> **Document text**
<<<<

In Behind the Counter, STAT video producer Anna Yeo set out to answer a deceptively simple question: Why are prescription drugs in the United States so expensive? The resulting five-part video series tackles one of the most complex and opaque systems in American life with clarity, wit, and visual flair. From pharmacy benefit managers (PBMs) to patent manipulation, Yeo unpacks the financial and regulatory maze that helps determine whether patients pay a few dollars or hundreds for essential medications.
Each video in the series addresses a key piece of the pricing puzzle. The first explores how PBMs — little-known middlemen between insurers, drugmakers, and pharmacies — can inflate costs while claiming to lower them. Later episodes explain how formularies affect access, why insulin prices remain high despite generic alternatives, and how pharmaceutical companies exploit the U.S. patent system to block competition and keep prices artificially high. The final installment reveals how these factors collectively burden patients and policymakers alike.
Rather than presenting these issues through dry legislative analysis or impenetrable white papers, Behind the Counter engages viewers with sharp narration, clear visual metaphors, and a clever mix of archival footage, digital animation, and stop-motion effects. The tone is accessible but never condescending — informative without being overwhelming. Yeo draws on interviews with experts, her own deep research, and the collaborative insights of senior STAT senior writer/columnist Ed Silverman, whose decades of drug-pricing coverage helped ground the series in investigative authority.
Yeo’s videos were embedded in Silverman’s reporting on drug industry practices and also published as stand-alone explainers on STAT’s website, YouTube channel, and social media platforms. The format was chosen deliberately: Visual storytelling reaches audiences that might not read long-form policy reporting but are eager for clear answers about the high cost of their prescriptions. Each video was also accompanied by a brief article to reinforce the topic in written form and make the material discoverable in search.
The project emerged from internal editorial conversations about how best to serve readers who were regularly asking questions about drug pricing. Silverman’s reporting had made it clear that there was a strong appetite — and a need — for foundational, accessible education about the architecture of the U.S. pharmaceutical system. With Behind the Counter, Yeo not only met that need but created something distinctive: public service journalism that is as engaging as it is substantive.
At a time when health care costs are a top political issue and drug affordability can be a life-or-death concern for millions of Americans, Behind the Counter gives the public a toolkit. It’s journalism that clarifies, demystifies, and empowers — one video at a time.

>>>>

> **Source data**
<<<<

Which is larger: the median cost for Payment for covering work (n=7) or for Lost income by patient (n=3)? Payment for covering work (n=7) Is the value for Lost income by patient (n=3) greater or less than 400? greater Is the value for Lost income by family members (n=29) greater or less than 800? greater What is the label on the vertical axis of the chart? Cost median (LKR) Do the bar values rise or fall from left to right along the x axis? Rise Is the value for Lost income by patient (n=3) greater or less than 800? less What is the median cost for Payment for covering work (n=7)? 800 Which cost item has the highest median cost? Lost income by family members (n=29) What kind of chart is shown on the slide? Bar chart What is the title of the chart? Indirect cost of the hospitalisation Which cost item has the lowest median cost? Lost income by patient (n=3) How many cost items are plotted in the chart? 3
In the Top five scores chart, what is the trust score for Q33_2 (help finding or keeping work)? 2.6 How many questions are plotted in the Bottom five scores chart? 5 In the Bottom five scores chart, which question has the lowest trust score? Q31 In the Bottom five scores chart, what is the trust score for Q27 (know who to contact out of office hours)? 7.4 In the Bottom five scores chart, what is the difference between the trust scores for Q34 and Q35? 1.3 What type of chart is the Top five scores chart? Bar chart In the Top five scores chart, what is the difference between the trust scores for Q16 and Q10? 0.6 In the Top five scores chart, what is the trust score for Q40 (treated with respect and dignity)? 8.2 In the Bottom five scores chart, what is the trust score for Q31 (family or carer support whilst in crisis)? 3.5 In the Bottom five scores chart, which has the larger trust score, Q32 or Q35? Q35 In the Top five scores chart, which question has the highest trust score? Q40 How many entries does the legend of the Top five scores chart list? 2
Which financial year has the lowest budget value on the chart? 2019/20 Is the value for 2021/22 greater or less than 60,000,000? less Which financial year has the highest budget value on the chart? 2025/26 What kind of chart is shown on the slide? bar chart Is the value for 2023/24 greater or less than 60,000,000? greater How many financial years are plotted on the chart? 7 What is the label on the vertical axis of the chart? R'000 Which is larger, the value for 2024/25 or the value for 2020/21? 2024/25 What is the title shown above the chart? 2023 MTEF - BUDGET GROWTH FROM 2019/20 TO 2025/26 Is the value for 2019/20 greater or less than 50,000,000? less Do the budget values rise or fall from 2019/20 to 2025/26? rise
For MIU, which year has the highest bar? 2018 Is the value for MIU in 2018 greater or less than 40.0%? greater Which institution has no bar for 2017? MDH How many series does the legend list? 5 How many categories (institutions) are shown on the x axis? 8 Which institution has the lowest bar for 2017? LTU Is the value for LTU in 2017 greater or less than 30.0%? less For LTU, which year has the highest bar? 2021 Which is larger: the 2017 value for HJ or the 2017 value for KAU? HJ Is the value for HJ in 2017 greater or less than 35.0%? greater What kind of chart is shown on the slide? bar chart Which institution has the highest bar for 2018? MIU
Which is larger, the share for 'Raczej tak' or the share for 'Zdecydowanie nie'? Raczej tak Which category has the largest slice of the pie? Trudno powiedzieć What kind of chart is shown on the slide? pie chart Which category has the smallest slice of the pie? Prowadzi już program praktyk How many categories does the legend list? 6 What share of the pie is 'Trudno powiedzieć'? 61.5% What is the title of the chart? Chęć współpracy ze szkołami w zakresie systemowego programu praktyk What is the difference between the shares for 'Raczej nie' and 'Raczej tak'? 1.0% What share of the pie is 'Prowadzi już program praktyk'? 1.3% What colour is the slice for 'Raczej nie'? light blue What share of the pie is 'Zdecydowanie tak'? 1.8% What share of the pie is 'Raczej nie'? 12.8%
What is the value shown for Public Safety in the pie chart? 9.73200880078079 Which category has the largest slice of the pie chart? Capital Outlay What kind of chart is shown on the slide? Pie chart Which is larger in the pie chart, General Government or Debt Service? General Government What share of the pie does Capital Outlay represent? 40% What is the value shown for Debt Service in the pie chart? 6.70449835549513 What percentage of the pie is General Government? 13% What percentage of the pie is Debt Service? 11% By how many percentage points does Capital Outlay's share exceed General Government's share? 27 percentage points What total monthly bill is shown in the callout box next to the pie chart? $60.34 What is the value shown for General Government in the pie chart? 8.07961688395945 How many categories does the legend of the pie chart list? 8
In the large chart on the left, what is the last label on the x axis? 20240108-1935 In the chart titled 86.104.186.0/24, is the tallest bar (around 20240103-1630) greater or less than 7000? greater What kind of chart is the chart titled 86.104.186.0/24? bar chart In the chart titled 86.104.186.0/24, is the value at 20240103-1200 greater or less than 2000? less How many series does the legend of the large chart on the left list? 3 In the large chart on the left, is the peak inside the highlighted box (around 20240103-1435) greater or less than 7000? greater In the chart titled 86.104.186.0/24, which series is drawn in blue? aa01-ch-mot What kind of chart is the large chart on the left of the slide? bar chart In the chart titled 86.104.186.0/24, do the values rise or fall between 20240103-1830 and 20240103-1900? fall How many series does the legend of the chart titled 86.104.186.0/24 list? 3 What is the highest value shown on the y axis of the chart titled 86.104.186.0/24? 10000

>>>>

> **Brief**
Copy, word for word, the stretch of the text about the Behind the Counter video series from "The project emerged" through "it is substantive.".

> **Final answer**
The project emerged from internal editorial conversations about how best to serve readers who were regularly asking questions about drug pricing. Silverman’s reporting had made it clear that there was a strong appetite — and a need — for foundational, accessible education about the architecture of the U.S. pharmaceutical system. With Behind the Counter, Yeo not only met that need but created something distinctive: public service journalism that is as engaging as it is substantive.